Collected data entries
------------------------------------------------------------------------

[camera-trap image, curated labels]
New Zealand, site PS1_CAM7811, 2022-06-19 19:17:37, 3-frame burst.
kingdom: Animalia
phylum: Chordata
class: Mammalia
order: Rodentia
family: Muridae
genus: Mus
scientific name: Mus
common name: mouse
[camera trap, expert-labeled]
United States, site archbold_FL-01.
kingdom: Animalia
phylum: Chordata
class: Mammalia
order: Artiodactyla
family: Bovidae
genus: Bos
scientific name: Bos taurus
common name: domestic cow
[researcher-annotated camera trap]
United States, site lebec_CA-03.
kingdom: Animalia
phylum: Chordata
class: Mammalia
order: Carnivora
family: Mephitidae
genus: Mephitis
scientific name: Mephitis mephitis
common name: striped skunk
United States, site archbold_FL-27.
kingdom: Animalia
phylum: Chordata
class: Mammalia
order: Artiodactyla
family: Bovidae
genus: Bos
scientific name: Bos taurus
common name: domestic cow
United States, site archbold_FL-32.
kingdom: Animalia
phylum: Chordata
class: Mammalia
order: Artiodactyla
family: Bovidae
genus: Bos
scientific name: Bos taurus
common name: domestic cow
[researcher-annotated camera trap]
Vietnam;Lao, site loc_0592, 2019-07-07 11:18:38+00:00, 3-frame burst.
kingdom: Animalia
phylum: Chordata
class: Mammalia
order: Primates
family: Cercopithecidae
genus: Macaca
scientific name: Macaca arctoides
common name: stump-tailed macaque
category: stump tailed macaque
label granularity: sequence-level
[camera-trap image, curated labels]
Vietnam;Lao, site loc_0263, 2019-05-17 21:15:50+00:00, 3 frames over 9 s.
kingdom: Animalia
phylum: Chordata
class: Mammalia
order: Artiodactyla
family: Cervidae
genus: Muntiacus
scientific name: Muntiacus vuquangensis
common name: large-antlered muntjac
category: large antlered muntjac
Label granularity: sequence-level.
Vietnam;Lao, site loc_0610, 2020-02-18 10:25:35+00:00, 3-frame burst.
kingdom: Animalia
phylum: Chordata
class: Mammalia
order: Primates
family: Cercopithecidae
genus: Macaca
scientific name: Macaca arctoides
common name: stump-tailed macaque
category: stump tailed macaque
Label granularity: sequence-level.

------------------------------------------------------------------------

Precisely reproduce all the entries shown above.

[camera-trap image, curated labels]
New Zealand, site PS1_CAM7811, 2022-06-19 19:17:37, 3-frame burst.
kingdom: Animalia
phylum: Chordata
class: Mammalia
order: Rodentia
family: Muridae
genus: Mus
scientific name: Mus
common name: mouse
[camera trap, expert-labeled]
United States, site archbold_FL-01.
kingdom: Animalia
phylum: Chordata
class: Mammalia
order: Artiodactyla
family: Bovidae
genus: Bos
scientific name: Bos taurus
common name: domestic cow
[researcher-annotated camera trap]
United States, site lebec_CA-03.
kingdom: Animalia
phylum: Chordata
class: Mammalia
order: Carnivora
family: Mephitidae
genus: Mephitis
scientific name: Mephitis mephitis
common name: striped skunk
United States, site archbold_FL-27.
kingdom: Animalia
phylum: Chordata
class: Mammalia
order: Artiodactyla
family: Bovidae
genus: Bos
scientific name: Bos taurus
common name: domestic cow
United States, site archbold_FL-32.
kingdom: Animalia
phylum: Chordata
class: Mammalia
order: Artiodactyla
family: Bovidae
genus: Bos
scientific name: Bos taurus
common name: domestic cow
[researcher-annotated camera trap]
Vietnam;Lao, site loc_0592, 2019-07-07 11:18:38+00:00, 3-frame burst.
kingdom: Animalia
phylum: Chordata
class: Mammalia
order: Primates
family: Cercopithecidae
genus: Macaca
scientific name: Macaca arctoides
common name: stump-tailed macaque
category: stump tailed macaque
label granularity: sequence-level
[camera-trap image, curated labels]
Vietnam;Lao, site loc_0263, 2019-05-17 21:15:50+00:00, 3 frames over 9 s.
kingdom: Animalia
phylum: Chordata
class: Mammalia
order: Artiodactyla
family: Cervidae
genus: Muntiacus
scientific name: Muntiacus vuquangensis
common name: large-antlered muntjac
category: large antlered muntjac
Label granularity: sequence-level.
Vietnam;Lao, site loc_0610, 2020-02-18 10:25:35+00:00, 3-frame burst.
kingdom: Animalia
phylum: Chordata
class: Mammalia
order: Primates
family: Cercopithecidae
genus: Macaca
scientific name: Macaca arctoides
common name: stump-tailed macaque
category: stump tailed macaque
Label granularity: sequence-level.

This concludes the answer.